= WRITTEN INSTRUCTION =
Render every line of text in the records as a JSON list of strings, one string per line and with blank lines omitted. Leave the pictures out of the list.

(Records of questions about pictured scenes)
* START *
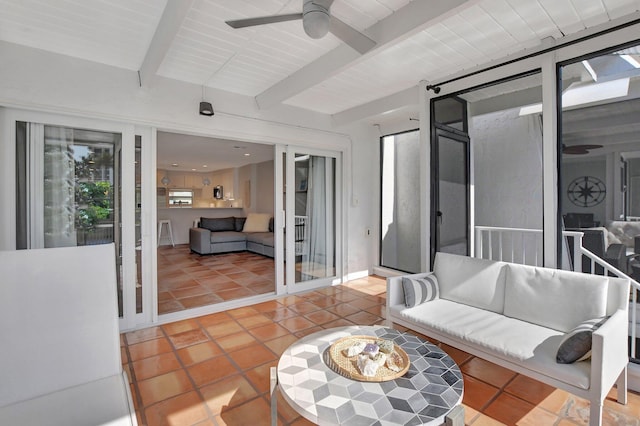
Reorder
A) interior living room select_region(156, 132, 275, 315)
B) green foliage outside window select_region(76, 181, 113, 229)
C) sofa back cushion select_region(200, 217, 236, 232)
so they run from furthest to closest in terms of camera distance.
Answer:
* END *
= FINISHED EXERCISE =
[
  "Reorder",
  "A) interior living room select_region(156, 132, 275, 315)",
  "B) green foliage outside window select_region(76, 181, 113, 229)",
  "C) sofa back cushion select_region(200, 217, 236, 232)",
  "so they run from furthest to closest in terms of camera distance.",
  "Answer:"
]